Scribonius fears that audiences crave only base, bloody entertainments, an appetite Nero nurtures. Early in the show, a jet of blood squirts up from the pit beneath Arena’s Fichandler stage, followed by several mercifully unconvincing hacked-off limbs. Sex is depicted at the same playful remove, with art of various carnal embraces hanging from the ceiling. (James Noone designed the set.)

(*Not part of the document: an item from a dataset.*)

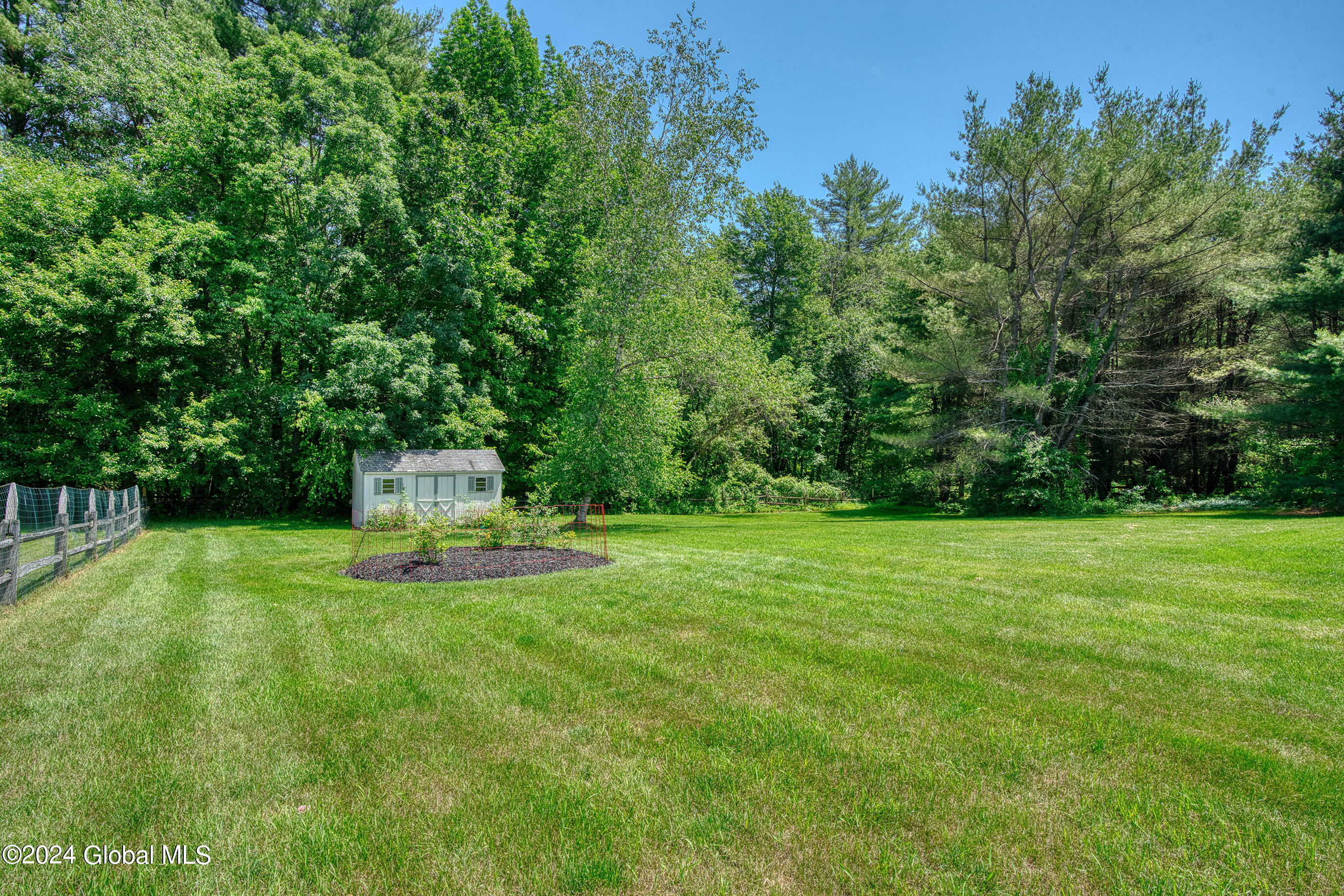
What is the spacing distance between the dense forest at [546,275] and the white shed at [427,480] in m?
1.08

As You, Nero opens, the tyrant has banned the performance of tragedies. The form is too dangerous, too coiled with potential to rouse the masses from their slumber. What artist wouldn’t want to believe this? As Freed points out in the program, the Greeks gave us drama and democracy both, and there’s evidence they believed the former could teach us to be wiser, more careful practitioners of the latter. Here in Rome, the tragedy ban has driven Scribonius into obscurity. He laments being reduced to relaying his woes via his least favorite device, direct address—our first indication of the piece’s Muppety zeal for self-referential gags and puns.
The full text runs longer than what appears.